Work instructions
In the entries that follow, identify the line containing "How far from the image's" and return it together with all later lines, exactly as they appear.

──────────────────────────────

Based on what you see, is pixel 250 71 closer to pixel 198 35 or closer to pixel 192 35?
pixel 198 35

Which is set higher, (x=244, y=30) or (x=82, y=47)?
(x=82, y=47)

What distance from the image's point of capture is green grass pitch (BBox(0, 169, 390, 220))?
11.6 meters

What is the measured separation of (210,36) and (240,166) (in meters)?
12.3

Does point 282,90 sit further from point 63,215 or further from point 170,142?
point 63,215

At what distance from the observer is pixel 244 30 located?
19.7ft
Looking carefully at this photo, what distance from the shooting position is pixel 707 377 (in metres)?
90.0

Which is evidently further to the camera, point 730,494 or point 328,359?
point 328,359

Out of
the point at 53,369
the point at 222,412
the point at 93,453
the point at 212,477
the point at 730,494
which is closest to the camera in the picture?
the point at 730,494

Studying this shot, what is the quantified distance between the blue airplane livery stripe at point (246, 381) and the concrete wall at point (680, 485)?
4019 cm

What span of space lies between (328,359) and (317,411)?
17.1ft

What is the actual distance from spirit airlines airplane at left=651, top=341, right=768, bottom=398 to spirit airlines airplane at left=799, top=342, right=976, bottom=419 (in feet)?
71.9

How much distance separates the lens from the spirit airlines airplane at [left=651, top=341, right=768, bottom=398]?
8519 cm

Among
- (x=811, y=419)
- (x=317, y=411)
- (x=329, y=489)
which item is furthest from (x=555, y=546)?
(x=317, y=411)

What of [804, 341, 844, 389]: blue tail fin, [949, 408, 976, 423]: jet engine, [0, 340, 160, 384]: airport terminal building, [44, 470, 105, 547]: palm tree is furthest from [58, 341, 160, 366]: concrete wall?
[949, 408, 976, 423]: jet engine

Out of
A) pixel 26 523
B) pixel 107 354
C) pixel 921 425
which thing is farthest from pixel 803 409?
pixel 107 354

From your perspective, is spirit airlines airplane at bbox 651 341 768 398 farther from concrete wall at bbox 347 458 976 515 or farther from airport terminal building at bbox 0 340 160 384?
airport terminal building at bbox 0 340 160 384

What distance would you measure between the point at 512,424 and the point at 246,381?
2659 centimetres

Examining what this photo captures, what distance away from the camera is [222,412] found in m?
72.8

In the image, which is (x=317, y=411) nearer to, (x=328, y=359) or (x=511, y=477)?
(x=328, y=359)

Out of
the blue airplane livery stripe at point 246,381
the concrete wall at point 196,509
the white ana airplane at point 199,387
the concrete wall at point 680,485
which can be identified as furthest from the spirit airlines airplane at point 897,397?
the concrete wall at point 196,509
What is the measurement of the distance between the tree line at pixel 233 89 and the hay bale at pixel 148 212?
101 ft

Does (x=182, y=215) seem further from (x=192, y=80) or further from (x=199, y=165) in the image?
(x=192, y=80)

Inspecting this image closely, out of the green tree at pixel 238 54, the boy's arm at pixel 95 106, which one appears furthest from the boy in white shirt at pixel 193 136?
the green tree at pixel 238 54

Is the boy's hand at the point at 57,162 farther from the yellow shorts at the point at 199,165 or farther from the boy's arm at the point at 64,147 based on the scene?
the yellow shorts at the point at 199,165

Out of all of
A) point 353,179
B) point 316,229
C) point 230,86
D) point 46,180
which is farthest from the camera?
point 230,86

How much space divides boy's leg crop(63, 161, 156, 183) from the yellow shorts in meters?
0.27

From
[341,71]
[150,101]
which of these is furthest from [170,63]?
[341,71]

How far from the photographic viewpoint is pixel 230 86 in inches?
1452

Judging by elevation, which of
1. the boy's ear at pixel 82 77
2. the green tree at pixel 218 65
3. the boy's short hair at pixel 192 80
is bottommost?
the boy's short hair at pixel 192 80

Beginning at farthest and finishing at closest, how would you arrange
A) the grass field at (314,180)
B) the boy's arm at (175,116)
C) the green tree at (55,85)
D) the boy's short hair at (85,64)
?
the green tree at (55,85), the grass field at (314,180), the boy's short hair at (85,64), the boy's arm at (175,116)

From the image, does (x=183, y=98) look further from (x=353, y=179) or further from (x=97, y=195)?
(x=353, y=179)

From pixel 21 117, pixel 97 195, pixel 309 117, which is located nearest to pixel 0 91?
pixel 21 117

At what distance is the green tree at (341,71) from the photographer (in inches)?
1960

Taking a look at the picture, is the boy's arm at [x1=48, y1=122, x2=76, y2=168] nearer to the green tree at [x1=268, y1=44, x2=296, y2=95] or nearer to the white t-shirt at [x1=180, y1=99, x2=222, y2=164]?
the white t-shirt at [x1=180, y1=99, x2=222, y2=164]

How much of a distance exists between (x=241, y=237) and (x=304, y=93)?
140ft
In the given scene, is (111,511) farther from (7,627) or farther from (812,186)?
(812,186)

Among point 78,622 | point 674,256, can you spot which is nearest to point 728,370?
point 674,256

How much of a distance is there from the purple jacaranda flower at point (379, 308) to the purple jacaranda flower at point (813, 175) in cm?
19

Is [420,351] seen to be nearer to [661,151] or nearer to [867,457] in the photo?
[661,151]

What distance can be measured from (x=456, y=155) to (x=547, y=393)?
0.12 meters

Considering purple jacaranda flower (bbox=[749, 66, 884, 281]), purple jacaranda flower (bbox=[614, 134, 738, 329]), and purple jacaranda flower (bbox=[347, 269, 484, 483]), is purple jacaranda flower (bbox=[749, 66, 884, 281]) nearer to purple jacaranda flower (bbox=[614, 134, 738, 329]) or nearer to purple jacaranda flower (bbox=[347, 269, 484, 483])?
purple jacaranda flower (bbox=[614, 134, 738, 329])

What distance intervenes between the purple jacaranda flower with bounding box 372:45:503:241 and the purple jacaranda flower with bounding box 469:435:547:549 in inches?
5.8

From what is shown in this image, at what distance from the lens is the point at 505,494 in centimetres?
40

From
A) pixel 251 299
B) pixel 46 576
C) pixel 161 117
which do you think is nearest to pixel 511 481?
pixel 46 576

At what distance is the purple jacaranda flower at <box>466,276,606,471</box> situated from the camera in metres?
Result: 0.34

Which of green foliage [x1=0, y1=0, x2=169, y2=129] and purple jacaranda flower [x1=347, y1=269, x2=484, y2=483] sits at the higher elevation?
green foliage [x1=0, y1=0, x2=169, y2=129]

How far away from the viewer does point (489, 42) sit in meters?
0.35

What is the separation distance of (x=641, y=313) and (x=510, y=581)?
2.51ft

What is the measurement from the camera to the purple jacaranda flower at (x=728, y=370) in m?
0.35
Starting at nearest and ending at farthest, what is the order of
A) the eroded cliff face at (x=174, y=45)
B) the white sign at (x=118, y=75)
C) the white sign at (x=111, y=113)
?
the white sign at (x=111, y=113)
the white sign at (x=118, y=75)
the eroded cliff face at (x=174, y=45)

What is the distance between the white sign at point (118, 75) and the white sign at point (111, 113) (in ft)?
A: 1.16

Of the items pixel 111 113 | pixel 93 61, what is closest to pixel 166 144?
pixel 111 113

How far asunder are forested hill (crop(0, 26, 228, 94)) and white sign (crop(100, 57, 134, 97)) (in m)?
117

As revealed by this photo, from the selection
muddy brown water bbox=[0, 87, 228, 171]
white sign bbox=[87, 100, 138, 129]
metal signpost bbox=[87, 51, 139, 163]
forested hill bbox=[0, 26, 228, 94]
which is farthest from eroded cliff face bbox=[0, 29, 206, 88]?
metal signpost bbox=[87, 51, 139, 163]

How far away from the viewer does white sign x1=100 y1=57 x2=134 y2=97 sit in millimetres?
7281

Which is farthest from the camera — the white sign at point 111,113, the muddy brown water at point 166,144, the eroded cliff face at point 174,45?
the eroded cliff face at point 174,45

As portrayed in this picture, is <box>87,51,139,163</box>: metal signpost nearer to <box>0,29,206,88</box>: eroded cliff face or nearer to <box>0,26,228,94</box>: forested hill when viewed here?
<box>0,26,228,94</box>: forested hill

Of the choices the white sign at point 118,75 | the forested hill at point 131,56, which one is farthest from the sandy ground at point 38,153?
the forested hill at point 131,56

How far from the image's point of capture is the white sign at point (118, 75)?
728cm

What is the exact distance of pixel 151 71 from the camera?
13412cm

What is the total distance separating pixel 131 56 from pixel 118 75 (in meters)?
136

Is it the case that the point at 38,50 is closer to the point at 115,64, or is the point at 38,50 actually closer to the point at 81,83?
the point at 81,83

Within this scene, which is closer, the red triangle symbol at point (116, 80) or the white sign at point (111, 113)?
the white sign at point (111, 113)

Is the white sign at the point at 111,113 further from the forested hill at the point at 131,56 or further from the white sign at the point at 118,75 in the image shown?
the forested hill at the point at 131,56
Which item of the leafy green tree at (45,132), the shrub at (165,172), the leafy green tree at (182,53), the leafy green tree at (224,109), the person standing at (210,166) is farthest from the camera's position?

──────────────────────────────

Result for this exercise
How far from the image's point of capture is the white sign at point (118, 75)?
728cm

What is the exact distance of pixel 151 71 from the camera?
13412cm

What is the total distance separating pixel 131 56 from pixel 118 75 (in meters)?
136

Is it the case that the point at 38,50 is closer to the point at 115,64, or is the point at 38,50 actually closer to the point at 81,83?
the point at 81,83

Within this scene, which is closer, the red triangle symbol at point (116, 80) or the white sign at point (111, 113)?
the white sign at point (111, 113)

Is the white sign at the point at 111,113 further from the forested hill at the point at 131,56 or further from the white sign at the point at 118,75 in the image shown?
the forested hill at the point at 131,56
Which item of the leafy green tree at (45,132), the shrub at (165,172), the leafy green tree at (182,53), the leafy green tree at (224,109), the person standing at (210,166) is farthest from the camera's position?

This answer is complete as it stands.